Work required: Print each line of the listing below verbatim, leaving out the pictures.

^^^^^^^^

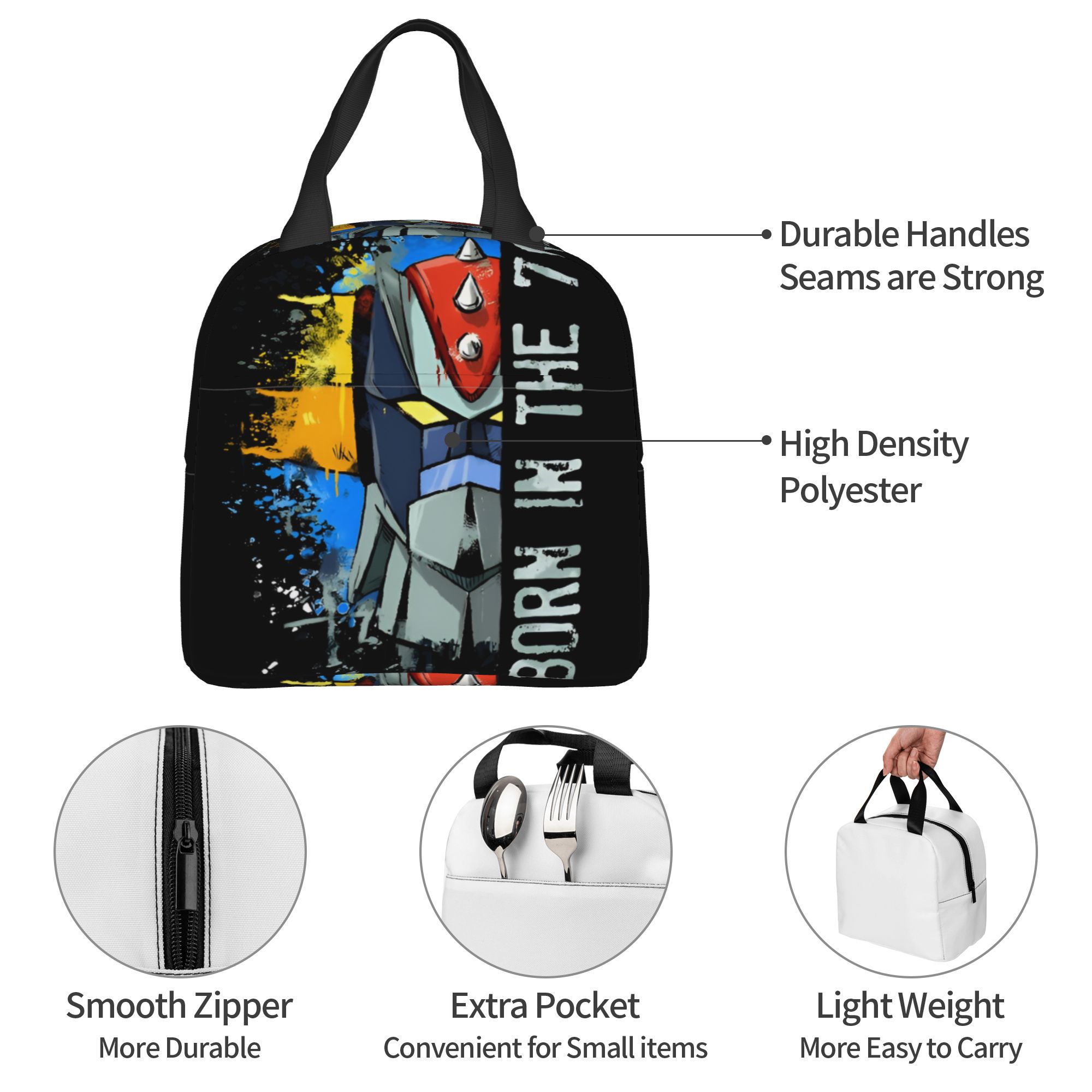 Travel Accessories 2022 - Tas Makan Siang Terisolasi G-Grendizeres Kustom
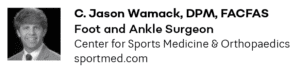 c. jason wamack foot and ankle surgeon center for sports medicine and orthopaedics chattanooga doctor
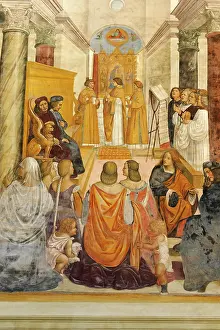 Trusting: St. Benedict gives absolution to two excommunicated nuns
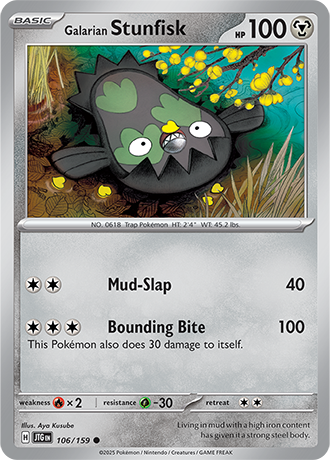Galarian Stunfisk 106/159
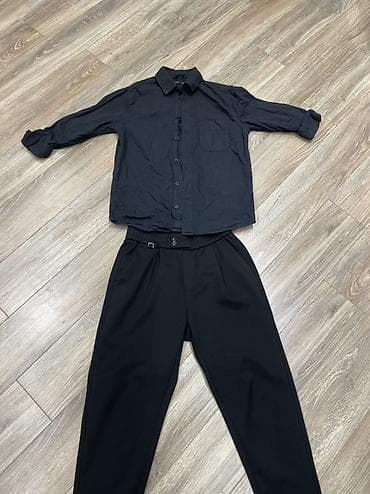 nike tech flece: Комплект мужской в стиле total black - Рубашка MAAG, черная: - — 1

^^^^^^^^

Written solution:
 Travel Accessories 2022 - Tas Makan Siang Terisolasi G-Grendizeres Kustom
 c. jason wamack foot and ankle surgeon center for sports medicine and orthopaedics chattanooga doctor
 Trusting: St. Benedict gives absolution to two excommunicated nuns
Galarian Stunfisk 106/159
 nike tech flece: Комплект мужской в стиле total black - Рубашка MAAG, черная: - — 1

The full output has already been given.